Spatial relation data
++++++++++++++++++++
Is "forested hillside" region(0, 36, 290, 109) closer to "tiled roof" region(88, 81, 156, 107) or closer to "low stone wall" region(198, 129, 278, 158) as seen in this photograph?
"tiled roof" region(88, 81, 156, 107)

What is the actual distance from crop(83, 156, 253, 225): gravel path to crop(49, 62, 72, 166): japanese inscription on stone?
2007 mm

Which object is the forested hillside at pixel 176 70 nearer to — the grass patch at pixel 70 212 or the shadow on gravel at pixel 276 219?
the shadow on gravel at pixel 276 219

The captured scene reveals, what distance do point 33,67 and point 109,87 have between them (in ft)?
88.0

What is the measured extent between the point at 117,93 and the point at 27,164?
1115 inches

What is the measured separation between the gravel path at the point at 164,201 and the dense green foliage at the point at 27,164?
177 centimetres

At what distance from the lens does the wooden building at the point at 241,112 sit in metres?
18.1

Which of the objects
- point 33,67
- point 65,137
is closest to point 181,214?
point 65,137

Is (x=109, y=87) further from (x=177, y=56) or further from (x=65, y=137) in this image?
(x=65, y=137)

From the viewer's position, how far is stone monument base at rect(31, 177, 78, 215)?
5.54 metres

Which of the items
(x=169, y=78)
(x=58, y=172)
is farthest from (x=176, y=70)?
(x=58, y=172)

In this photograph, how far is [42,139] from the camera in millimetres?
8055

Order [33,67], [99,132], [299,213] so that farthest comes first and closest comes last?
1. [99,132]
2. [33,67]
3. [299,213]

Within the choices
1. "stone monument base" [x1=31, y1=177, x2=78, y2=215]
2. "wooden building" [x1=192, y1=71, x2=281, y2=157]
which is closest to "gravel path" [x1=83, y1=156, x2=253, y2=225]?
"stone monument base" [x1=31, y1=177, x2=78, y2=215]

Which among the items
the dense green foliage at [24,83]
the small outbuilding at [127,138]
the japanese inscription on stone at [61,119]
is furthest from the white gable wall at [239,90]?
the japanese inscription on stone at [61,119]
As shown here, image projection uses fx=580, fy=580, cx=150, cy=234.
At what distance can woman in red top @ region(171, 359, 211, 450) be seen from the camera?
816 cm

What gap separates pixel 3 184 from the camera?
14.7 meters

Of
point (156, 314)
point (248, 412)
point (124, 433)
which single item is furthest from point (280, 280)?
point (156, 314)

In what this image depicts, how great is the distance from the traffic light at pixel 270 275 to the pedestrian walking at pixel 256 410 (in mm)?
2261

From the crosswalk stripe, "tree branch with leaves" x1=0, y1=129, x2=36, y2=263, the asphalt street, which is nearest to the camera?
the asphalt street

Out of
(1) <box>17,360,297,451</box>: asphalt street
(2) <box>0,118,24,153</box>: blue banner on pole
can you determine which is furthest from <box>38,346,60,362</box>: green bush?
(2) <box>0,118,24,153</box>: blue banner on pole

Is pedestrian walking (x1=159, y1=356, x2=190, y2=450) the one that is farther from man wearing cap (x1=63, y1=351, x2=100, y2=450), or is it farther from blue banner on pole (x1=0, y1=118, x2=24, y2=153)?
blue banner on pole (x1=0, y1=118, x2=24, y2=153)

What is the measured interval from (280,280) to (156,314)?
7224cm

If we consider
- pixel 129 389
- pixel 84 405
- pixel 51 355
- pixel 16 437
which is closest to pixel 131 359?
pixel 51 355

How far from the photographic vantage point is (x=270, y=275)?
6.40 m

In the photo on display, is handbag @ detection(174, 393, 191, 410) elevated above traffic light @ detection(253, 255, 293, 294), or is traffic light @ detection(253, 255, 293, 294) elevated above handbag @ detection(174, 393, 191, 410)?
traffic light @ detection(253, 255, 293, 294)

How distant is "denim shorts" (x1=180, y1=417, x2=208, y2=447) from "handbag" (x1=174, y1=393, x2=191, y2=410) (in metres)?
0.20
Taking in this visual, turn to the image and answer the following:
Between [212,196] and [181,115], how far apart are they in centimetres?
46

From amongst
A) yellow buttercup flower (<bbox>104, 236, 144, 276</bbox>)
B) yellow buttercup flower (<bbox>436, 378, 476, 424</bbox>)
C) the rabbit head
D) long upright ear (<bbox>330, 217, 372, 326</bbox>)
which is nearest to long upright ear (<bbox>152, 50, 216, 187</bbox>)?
++++++++++++++++++++
> _Aim_:
Find each line in the entries above that contains the string "centimetres", and copy those lines.

> _Correct output_:
177 centimetres
Between [212,196] and [181,115], how far apart are they in centimetres?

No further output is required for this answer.